# Mountain cabin breakfast: Is this image too flat?



## Compaq (May 10, 2014)

*Darkroom: *I was not able to get the deep blacks I wanted. I am thinking of trying a water bath just after the blacks are starting to come, but I have never done this do not know how large the effect will be. 

Anyway, I really feel there is an image here. With the girl pointing, her mother looking, and the man looking a whole other way. The milk carton man also looks like he is checking out whatever the little girl is pointing at. I do not think these people wanted me to post their family breakfast online, so I erased their faces. I know this may be too much of a distraction for someone, but please try to look past this.





Thanks for looking!
Anders


----------



## timor (May 10, 2014)

Yes, image is way too flat here. The question is why. How looks the negative ? Looks like it is rich in detail.
What type of paper are you using ? FB or RC ? What type of enlarger ? What type of filtration ? What paper developer are you using ? What ratio of dilution ? Water bath was invented to actually decrease the contrast and bring detail in shadows. Much the same like two bath film development. So it may make the print just flatter. You need here an increase in contrast.


----------



## limr (May 10, 2014)

I agree the blacks need to be blacker in the image. Midtones are too flat.
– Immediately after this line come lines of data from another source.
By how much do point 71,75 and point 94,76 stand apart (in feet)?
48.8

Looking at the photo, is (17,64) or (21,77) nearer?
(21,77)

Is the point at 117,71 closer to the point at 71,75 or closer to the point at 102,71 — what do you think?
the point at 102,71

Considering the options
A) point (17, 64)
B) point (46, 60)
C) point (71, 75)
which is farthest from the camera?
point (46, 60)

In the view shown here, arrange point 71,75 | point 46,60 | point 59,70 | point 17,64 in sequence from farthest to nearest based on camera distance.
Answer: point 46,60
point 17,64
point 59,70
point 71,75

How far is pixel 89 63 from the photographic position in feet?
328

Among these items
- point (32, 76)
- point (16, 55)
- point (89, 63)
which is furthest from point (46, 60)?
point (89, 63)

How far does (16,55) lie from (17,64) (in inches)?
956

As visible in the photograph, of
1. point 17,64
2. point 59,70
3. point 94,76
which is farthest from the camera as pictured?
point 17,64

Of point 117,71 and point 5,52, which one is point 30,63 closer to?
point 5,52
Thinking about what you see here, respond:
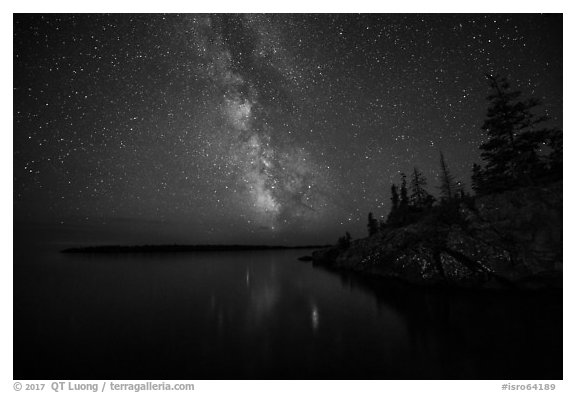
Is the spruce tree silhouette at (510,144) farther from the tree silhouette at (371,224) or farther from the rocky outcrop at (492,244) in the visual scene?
the tree silhouette at (371,224)

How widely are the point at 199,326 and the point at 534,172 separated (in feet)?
101

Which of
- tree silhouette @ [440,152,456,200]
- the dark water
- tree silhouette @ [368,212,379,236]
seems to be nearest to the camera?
the dark water

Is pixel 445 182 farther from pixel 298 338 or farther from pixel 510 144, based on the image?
pixel 298 338

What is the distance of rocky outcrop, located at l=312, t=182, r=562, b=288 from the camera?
671 inches

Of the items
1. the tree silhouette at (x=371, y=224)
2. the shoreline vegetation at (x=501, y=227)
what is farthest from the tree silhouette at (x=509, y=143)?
the tree silhouette at (x=371, y=224)

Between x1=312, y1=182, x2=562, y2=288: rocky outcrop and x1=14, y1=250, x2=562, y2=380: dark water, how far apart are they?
1854 millimetres

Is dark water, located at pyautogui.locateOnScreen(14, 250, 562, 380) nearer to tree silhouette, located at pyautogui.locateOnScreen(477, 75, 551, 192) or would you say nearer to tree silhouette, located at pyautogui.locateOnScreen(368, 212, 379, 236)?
tree silhouette, located at pyautogui.locateOnScreen(477, 75, 551, 192)

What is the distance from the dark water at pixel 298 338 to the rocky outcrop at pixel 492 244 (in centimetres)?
185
But the whites are already there - look at the window. You don't want to blow those highlights out too much, so it's more a matter of deepening shadows, I think, rather than bumping the overall contrast.
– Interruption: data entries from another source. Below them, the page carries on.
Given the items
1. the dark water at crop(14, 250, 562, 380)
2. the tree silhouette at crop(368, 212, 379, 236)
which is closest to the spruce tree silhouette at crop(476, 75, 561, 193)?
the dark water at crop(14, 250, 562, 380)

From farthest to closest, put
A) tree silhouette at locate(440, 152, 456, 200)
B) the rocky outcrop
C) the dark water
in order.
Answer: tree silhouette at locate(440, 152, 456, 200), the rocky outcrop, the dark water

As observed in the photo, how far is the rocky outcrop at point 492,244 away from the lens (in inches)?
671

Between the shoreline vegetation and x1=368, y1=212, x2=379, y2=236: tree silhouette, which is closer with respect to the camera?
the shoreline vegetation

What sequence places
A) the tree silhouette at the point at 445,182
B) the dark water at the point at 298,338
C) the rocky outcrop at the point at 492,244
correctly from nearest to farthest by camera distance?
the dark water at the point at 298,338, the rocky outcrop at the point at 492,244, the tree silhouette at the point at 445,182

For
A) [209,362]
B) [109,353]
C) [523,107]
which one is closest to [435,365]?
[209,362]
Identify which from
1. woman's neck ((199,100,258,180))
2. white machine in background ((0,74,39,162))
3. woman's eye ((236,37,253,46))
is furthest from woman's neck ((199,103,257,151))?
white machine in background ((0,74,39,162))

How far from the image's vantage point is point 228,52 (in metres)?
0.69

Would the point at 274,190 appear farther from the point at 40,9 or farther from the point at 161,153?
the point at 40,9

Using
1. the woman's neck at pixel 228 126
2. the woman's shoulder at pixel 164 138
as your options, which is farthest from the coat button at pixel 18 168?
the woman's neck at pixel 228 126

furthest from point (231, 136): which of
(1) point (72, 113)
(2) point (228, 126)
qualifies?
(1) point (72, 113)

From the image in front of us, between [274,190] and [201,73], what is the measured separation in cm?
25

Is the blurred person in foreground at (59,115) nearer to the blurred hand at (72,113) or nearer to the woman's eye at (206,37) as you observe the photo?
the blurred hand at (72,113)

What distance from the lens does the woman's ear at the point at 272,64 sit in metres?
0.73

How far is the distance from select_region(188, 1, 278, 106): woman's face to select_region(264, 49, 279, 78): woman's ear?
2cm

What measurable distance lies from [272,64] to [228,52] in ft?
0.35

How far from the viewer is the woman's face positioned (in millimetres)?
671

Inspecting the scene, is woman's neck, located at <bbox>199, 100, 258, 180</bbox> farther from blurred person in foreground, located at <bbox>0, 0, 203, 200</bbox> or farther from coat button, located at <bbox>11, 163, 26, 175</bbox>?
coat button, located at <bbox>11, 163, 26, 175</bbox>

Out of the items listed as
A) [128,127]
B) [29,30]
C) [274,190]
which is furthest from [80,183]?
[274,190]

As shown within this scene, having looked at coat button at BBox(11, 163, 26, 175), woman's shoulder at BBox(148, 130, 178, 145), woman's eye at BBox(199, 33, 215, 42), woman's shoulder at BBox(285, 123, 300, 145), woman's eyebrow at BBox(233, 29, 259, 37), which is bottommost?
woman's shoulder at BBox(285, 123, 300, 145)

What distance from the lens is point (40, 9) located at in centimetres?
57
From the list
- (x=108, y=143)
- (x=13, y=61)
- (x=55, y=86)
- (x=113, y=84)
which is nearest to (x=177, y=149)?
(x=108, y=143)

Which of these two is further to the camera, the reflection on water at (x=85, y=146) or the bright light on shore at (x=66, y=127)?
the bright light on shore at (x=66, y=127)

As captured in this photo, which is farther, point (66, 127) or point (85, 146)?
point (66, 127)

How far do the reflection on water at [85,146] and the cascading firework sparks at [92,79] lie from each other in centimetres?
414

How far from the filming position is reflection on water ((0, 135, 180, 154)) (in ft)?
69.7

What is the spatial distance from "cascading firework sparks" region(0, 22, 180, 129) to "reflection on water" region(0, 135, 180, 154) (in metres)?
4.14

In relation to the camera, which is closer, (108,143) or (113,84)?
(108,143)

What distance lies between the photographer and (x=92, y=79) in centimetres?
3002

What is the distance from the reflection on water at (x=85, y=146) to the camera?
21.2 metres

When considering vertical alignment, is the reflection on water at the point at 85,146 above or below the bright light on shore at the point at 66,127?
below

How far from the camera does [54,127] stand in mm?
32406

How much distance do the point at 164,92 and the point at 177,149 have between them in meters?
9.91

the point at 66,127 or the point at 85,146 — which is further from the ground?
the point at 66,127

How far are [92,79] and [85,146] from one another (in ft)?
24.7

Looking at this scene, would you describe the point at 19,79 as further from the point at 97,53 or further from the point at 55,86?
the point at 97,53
How to do that with wet printing, I couldn't tell you. Sorry :er: Is this where maybe some burning would help?


----------



## timor (May 10, 2014)

limr said:


> You don't want to blow those highlights out too much, so it's more a matter of deepening shadows, I think, rather than bumping the overall contrast.
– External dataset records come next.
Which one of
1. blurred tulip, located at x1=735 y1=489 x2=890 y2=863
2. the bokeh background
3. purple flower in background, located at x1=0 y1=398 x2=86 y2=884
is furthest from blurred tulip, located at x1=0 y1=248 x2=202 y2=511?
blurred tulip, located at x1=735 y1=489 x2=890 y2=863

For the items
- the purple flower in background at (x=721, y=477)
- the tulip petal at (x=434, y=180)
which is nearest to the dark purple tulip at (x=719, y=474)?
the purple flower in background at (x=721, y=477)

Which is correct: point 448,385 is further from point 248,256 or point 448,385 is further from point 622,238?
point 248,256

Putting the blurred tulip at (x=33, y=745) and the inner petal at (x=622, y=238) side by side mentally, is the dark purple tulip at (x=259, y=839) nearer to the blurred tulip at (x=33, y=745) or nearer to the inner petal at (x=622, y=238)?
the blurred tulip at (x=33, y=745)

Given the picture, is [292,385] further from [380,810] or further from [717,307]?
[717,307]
That's the idea of increasing contrast. Highlights stays in same place, shadows go deeper. But so far we don't know, if that is negative problem or printing problem. Until Compaq responds.


----------



## Compaq (May 11, 2014)

Hey! I had a problem finding my tread; it was moved without my knowing about it!

*Paper*: RC Ilford MGIV pearl 8x10
*Developer*: Paterson Acugrade 1+14
*Enlarger*: Durst m605 color (I think)
*Procedures* (from memory, notes in darkroom)
    f/16
    Minimal cropping (just fitting the image to the paper format)
    Base exposure: 15 seconds
    Window and curtains: +7 seconds
    Table-top: +7 seconds
    Magenta filter: 35
    90 seconds in developer

The window and table was quote over exposed, but the people seemed fine in the negative. I decided it was easier to burn in the window and table than to dodge everything else. If I did the base exposure on a higher filter value, I was afraid of losing detail in the window. This has happened to me before with clouds. Too much contrast just drags whatever detail out into white-ness, even if I burned in the window at a low contrast grade.

The problem, the way I saw it, was that I needed richer blacks, and more local contrast in the mid tones (wooded panels, for example). This image was at the end of my darkroom session, so I was kind of tired. I did not try to increase the filter just to see if that solved my problem. I thought we used  water bath to let the blacks further develop without affecting the whites.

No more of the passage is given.